Do you obsess about past relationships? Do you look back and go over every detail? Do you go over in your mind everything you could have done differently? Are you trying to find some kind of closure so you can be at peace?
What is more painful than constantly re-living such painful memories?
It’s a tough place to be. I remember how at one time in my younger days, I was so devastated by a break-up I thought about it obsessively for 3 years!
During that time I didn’t date or pursue any other relationships, I just constantly went over the mistakes I thought I had made in my mind and berated myself for having been so clueless.
My inner dialogue would be full of regrets. “If only I hadn’t bought him that expensive leather jacket, it was too much to give him so early.”
“If only I hadn’t asked so many questions about his past, he probably thought I was being too noisy.”
“If only I hadn’t complained about the mess in his apartment, I probably sounded like his mother and hurt his feelings”
Why do we do this to ourselves?
It feels like these obsessive thoughts help you stay connected to him. If you keep thinking about him, you may be able to draw him back to you. If you forget about him, he may forget about you.
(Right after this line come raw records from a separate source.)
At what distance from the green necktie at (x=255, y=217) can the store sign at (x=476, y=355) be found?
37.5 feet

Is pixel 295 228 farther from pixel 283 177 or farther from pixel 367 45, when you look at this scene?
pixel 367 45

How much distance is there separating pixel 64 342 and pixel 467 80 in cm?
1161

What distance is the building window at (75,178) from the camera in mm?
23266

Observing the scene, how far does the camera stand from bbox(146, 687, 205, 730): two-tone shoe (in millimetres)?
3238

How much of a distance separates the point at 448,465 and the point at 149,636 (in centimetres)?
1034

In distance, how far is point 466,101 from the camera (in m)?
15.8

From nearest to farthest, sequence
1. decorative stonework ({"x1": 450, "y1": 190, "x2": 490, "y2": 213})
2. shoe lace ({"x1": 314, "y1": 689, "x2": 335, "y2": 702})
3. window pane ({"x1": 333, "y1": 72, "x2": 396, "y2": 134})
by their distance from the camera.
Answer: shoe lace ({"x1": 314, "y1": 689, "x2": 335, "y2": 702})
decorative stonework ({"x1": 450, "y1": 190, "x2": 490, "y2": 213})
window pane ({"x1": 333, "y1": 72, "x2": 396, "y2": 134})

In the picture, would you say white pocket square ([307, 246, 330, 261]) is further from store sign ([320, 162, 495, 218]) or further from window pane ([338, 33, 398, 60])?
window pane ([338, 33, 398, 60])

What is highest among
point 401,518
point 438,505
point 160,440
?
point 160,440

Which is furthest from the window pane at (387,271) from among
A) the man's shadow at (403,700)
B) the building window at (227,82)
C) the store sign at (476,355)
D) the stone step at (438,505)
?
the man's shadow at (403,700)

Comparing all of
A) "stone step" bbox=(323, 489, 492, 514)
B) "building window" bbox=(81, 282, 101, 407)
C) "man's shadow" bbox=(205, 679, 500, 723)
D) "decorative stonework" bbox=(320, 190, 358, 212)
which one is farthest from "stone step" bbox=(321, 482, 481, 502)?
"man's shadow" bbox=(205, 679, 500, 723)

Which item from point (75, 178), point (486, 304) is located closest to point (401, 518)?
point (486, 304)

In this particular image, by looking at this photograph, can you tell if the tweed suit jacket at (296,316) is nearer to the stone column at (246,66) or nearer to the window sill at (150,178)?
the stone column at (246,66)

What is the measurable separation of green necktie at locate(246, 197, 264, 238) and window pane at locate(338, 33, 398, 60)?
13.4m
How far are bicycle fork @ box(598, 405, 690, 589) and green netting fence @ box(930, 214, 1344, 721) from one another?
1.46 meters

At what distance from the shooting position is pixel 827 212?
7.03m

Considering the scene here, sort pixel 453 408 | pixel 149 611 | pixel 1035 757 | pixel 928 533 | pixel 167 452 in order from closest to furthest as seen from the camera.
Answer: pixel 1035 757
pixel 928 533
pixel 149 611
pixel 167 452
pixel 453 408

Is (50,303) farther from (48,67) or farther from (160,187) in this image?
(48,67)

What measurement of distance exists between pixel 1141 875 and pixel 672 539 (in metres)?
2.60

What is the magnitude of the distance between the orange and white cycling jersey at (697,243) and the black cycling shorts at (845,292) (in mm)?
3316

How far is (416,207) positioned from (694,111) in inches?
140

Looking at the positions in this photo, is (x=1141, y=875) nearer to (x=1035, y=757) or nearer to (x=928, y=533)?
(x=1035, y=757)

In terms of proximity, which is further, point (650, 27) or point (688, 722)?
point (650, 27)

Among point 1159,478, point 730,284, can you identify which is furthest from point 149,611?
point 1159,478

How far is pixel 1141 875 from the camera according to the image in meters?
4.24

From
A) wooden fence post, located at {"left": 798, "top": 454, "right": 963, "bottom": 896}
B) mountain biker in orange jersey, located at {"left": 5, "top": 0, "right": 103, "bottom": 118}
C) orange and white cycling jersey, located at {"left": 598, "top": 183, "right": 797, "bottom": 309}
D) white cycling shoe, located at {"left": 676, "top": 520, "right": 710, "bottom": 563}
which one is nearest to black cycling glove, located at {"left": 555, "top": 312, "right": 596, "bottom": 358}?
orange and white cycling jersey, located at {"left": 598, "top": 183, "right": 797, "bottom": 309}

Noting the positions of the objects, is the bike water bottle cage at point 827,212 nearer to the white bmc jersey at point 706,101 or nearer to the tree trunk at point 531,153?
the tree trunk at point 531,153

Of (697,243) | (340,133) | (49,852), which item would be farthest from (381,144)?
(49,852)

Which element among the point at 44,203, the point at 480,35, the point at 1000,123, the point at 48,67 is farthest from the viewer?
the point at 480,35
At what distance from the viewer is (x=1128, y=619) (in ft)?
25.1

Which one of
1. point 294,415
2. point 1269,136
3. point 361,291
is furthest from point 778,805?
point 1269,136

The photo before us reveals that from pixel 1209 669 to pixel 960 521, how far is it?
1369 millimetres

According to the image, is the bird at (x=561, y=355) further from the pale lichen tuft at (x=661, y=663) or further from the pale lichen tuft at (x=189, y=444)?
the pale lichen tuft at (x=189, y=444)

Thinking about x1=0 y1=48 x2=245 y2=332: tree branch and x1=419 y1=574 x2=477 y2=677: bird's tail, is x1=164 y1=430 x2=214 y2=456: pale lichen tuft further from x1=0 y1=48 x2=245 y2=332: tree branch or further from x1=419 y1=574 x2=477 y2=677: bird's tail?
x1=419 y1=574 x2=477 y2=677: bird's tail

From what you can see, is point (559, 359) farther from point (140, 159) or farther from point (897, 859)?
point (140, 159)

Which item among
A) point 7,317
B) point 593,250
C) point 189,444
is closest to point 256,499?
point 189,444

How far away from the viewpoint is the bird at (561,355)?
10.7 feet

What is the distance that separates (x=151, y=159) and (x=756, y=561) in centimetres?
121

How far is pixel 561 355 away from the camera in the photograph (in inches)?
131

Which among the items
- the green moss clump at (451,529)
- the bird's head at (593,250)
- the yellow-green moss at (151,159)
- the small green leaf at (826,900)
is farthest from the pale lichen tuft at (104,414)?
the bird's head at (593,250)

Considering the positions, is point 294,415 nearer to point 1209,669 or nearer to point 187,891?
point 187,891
Actually the opposite is true; psychically you are keeping him away. I can’t prove this, but I’ve personally experienced it and seen it happen to the women I work with. The harder you try to hold on to something, the farther it moves away from you. Like the idea that in order to have someone, you have to set them free.
When you set him free of your obsessive thoughts, you will be enjoying your own freedom as well and be able to move on in peace.